It’s hard to know what to make of it. Australia beating Sri Lanka in a Test match at the Gabba is exactly as the world should be: it’s the sane, expected, nine-to-five punchcard side of life. Even if the hours were one to eight as per the demands of a day-night match. But the unexpected has become the norm in Australian cricket over the past year, so an upset was never out of the frame. For this team, there is something to be said for making manifest the predictable.
In the end Sri Lanka’s batting handed Australia an easy win, out for under 150 in both innings. A better showing could have put pressure on Australia’s batsmen though. They mustered 323 against a Sri Lankan attack that dwindled through injury from three seamers to two, then one. Yet Suranga Lakmal was wily and indefatigable, using the pink ball and the evening conditions to winkle out 5 for 75 and prevent a big score.
The partnership of 166 between Travis Head and Marnus Labuschagne was the most valuable aspect for Australia, with Labuschagne the most controlled in the team on his home ground. Head keeps showing he has raw materials worth working with, but again got away with repeated looseness. Both fell in the 80s, continuing Australia’s century drought – the team has made one hundred in over a year.
Better news came on the bowling front. Patrick Cummins has shown more leadership than anyone since the team fell apart in Cape Town in March 2018. He and Tim Paine were the only ones who showed up ready to compete at Test level when a broken side played in Johannesburg a week later. He never stopped putting in while India got on top during this home season. When conditions are hard, Cummins is the one who produces extra effort and tries to find a way, including his secondary disciplines of batting and fielding.
After Johannesburg, South African captain Faf du Plessis gave this glowing review. “He’s an exceptional player. We would sit on the side of the field and just admire what he does. We’d say, ‘Look at the guy, he’s still running in and bowling quick.’ Diving at balls when he’s just finished an eight-over spell, runs in the series. As a batter I definitely felt he was the biggest challenge. He’s a nice guy, Pat. You enjoy it when nice guys do well, even opposition, the good people of the game.”
All this was recognised in Brisbane this week when Cummins was named vice-captain. And for once, conditions were with him. His over on the second evening was a masterpiece. Knowing he had six deliveries left, he worked over Sri Lankan opener Dimuth Karunaratne, around the wicket to the left-hander to angle the ball in, then take it away, teasing the decision-making about playing or leaving. Finally, with the last ball of the night, Cummins hit an in-between line and drew Karunaratne’s edge. A celebration more impassioned than any for a television ad was proof of Cummins’ satisfaction in realising his plan.
He took another wicket in each of his first two overs the next day, and at one stage had figures of 4 for 9. That ended up as 6 for 23, his best in an innings, after a day of relentlessly hitting the seam and a length that tested the batsmen, drawing them forward but striking high on the bat to take edges into the cordon.

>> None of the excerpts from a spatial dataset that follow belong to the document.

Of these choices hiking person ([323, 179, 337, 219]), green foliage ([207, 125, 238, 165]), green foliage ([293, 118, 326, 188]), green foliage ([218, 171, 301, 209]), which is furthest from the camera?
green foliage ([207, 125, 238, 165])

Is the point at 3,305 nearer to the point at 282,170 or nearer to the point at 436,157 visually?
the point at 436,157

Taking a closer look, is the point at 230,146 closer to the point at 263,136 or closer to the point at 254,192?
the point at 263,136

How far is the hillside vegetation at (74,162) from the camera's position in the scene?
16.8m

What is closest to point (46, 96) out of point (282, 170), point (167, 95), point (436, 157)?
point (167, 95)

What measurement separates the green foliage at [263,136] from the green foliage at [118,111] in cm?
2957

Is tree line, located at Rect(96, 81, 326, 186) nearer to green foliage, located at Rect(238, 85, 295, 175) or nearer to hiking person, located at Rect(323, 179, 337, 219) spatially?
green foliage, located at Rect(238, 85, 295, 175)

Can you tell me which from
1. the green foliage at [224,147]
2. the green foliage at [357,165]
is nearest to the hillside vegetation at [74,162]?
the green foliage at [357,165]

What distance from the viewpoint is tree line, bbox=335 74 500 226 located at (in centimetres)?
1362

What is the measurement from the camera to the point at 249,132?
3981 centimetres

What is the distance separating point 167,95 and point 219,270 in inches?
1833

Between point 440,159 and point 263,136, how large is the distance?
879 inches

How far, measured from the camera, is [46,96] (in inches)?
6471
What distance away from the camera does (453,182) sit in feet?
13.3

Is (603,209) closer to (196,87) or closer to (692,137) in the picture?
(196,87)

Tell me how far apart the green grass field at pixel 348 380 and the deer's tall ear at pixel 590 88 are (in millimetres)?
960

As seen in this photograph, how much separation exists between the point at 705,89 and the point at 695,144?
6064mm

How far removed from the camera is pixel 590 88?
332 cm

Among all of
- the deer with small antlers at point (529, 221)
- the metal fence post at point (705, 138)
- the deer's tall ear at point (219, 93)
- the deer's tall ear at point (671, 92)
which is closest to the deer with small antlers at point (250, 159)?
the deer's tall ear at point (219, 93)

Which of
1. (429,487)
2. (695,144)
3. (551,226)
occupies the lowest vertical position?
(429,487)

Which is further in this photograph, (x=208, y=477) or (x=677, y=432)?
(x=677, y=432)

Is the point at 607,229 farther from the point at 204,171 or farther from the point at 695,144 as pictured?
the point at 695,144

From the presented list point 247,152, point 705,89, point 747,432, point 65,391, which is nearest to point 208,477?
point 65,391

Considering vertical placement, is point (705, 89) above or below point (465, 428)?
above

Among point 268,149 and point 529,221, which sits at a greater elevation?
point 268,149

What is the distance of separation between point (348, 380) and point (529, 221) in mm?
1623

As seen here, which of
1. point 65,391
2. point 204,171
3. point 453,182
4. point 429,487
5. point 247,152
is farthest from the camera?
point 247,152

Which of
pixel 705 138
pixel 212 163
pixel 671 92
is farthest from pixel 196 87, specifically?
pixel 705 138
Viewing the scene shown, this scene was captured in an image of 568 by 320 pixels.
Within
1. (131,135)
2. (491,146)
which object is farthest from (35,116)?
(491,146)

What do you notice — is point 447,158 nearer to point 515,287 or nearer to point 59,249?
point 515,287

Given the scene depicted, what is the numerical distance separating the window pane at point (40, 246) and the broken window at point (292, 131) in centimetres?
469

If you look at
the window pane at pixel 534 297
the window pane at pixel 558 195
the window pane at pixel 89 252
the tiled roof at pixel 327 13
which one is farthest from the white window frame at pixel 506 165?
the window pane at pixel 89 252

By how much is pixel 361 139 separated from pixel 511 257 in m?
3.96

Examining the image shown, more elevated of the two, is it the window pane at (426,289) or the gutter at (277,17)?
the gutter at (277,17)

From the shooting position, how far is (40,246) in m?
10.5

Added to four wickets from the first innings, that made 10 in the match for Cummins. The last time an Australian fast bowler did this at home was over a decade ago: December 2008, when Mitchell Johnson smashed through South Africa with 8-61 in their first innings, only to see them chase 414 in their second.

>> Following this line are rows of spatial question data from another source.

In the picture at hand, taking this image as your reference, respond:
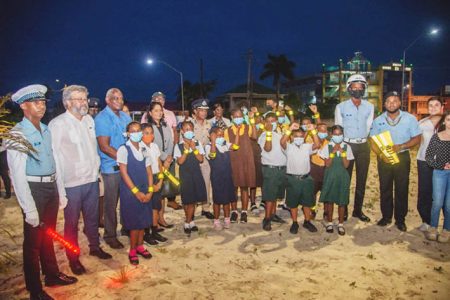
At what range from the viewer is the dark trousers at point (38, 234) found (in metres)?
3.77

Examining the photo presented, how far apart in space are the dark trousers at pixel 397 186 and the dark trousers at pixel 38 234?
5.57m

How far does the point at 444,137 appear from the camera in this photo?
5.47m

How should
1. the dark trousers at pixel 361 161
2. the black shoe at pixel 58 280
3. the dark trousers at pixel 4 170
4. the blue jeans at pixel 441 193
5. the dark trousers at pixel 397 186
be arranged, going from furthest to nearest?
the dark trousers at pixel 4 170 < the dark trousers at pixel 361 161 < the dark trousers at pixel 397 186 < the blue jeans at pixel 441 193 < the black shoe at pixel 58 280

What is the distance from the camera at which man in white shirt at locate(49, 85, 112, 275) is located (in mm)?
4414

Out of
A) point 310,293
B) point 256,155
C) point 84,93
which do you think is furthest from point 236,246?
point 84,93

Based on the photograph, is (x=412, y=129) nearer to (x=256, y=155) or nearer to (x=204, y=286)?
(x=256, y=155)

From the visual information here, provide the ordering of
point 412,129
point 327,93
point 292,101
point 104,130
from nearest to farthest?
point 104,130 → point 412,129 → point 292,101 → point 327,93

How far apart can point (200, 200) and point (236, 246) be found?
1.08m

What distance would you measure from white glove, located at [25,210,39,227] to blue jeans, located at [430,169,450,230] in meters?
5.89

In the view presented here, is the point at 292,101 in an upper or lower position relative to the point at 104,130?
upper

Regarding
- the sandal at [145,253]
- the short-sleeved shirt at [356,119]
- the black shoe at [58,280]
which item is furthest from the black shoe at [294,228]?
the black shoe at [58,280]

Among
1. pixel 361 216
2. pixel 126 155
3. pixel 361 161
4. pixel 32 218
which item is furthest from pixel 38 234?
pixel 361 216

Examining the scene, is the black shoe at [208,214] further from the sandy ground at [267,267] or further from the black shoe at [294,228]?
the black shoe at [294,228]

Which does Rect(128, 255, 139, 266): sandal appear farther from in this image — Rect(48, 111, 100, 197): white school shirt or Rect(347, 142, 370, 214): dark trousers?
Rect(347, 142, 370, 214): dark trousers
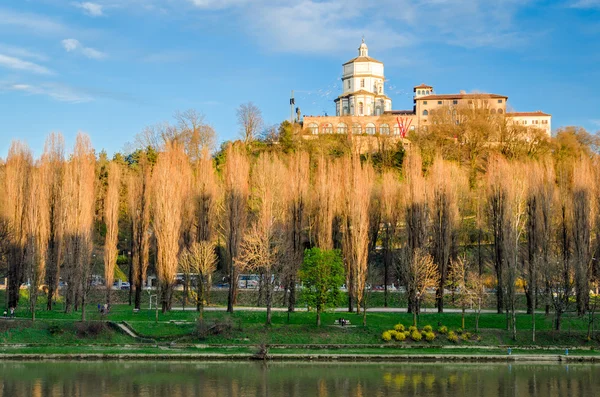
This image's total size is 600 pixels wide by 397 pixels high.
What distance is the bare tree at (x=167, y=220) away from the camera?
43.2m

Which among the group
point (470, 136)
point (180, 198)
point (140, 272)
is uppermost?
point (470, 136)

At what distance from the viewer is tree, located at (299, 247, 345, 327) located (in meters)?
41.7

There have been a few 10-wicket matches overseas: Johnson in South Africa and New Zealand, Mitchell Starc in Sri Lanka, and for the spinners, Nathan Lyon in Bangladesh and Steve O’Keefe in India. But Lyon in Adelaide in 2014 is the only 10-for by a home bowler in that time. Not even through Johnson’s Ashes of 2013-14, when his best was nine.
It’s hard to pin down why. Australia have lost a few significant series in that time, which puts a dent in the wickets column. But there have been plenty of one-sided wins that must have involved bowlers sharing the spoils.
What Cummins has now shown is the ability to get on a roll. There have been times this summer when he’s looked excellent without results. To know he can crash through a side is significant. So is the work of his fast-bowling colleague Jhye Richardson, who hit a similarly disciplined length on debut while swinging the ball at pace. It marked an encouraging week for Australia’s bowling prospects in England this year.
Mitchell Starc is the big unanswered question, after a season in which he has never been at his best. Starc sent down what looked like his fastest spell of the summer on the final day in Brisbane, nudging the speedometer to 150 kilometres an hour, but it was defused with little fuss by Dilruwan Perera, an off-spinning all-rounder batting at eight in a lost cause who had already had his thumb pulverised by Cummins in the first dig.
But before Starc can worry about his Test form, he has to get right for a one-day World Cup after being the dominant factor in Australia’s run to the trophy in 2015. Starc with the white ball of late hasn’t looked much better than with the red, and rectifying that is key to Australia’s hopes of competing. In a year moving in fast forward, a couple of games against Sri Lanka in conditions alien to them can only tell you so much.